Chapter 13.2, Problem 13.64P

A 1.2-kg collar can slide along the rod shown. It is attached to an elastic cord anchored at F. The cord has an undeformed length of 300 mm and a spring constant of 70 N/m. Knowing that the collar is released from rest at A and neglecting friction, determine the speed of the collar (a) at B, (b) at E.

Fig.

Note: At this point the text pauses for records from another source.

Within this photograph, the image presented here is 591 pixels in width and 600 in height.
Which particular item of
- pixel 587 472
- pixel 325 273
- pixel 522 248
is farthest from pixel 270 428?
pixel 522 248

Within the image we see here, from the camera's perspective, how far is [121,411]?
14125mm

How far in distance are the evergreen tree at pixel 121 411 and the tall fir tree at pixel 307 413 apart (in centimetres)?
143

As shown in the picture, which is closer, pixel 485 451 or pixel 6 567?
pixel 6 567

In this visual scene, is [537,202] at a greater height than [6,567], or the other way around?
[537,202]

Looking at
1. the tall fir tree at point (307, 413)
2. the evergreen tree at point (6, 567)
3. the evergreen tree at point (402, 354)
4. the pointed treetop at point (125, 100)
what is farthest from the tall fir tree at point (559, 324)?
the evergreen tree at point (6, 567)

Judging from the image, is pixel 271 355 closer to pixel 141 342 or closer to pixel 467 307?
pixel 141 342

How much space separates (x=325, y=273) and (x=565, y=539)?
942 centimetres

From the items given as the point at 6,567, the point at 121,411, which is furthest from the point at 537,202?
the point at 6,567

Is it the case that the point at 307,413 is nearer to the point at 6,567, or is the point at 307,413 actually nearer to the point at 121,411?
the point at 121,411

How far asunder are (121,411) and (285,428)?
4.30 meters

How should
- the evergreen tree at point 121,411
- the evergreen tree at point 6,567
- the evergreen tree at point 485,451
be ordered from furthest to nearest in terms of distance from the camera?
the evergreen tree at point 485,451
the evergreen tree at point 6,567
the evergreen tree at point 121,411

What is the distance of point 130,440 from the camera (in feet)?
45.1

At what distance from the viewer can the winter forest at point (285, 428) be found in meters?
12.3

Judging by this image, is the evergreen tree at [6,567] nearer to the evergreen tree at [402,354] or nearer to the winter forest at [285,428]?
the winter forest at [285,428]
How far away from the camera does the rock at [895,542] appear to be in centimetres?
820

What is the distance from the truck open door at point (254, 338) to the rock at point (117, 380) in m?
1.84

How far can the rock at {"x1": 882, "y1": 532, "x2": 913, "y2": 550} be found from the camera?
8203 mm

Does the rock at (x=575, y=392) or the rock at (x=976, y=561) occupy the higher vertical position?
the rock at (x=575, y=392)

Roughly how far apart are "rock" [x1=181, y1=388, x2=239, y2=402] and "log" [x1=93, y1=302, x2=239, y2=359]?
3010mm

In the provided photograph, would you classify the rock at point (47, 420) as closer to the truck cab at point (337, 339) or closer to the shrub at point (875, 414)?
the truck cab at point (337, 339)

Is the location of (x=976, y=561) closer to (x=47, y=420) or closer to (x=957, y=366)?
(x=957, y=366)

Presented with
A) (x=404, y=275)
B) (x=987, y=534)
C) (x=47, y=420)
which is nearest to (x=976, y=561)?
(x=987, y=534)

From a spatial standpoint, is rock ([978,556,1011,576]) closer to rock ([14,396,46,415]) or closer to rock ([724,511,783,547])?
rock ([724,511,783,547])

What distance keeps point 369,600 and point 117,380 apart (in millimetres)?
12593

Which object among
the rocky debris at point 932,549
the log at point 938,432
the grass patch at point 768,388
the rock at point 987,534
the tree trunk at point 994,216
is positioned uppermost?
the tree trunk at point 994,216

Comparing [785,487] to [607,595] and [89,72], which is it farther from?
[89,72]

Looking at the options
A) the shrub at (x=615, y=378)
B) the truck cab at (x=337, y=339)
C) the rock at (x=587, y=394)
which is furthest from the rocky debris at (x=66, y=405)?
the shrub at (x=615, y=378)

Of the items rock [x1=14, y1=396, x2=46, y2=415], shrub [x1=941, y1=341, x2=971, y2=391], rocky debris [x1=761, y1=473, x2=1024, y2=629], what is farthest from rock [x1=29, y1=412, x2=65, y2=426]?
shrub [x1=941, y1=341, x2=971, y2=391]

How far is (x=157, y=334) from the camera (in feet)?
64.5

P13.64

To determine

Find the speed of the collar at B $\left(v_B\right)$.

Answer to Problem 13.64P

The speed of the collar at B $\left(v_B\right)$ is $\underset{\_}{2.71\text{m}/\text{s}}$.

Explanation of Solution

Given information:

The mass of the collar (m) is $1.2\text{kg}$.

The un-deformed length $\left(l_0\right)$ is $300\text{mm}$ or $\text{0}\text{.3m}$.

The spring constant (k) is $70\text{N}/\text{m}$.

The length of AB $\left(l_{AB}\right)$ is $500\text{mm}$ or $\text{0}\text{.5m}$.

The length of AE $\left(l_{AE}\right)$ is $400\text{mm}$ or $\text{0}\text{.4m}$.

The length of DF $\left(l_{DF}\right)$ is $300\text{mm}$ or $\text{0}\text{.3m}$.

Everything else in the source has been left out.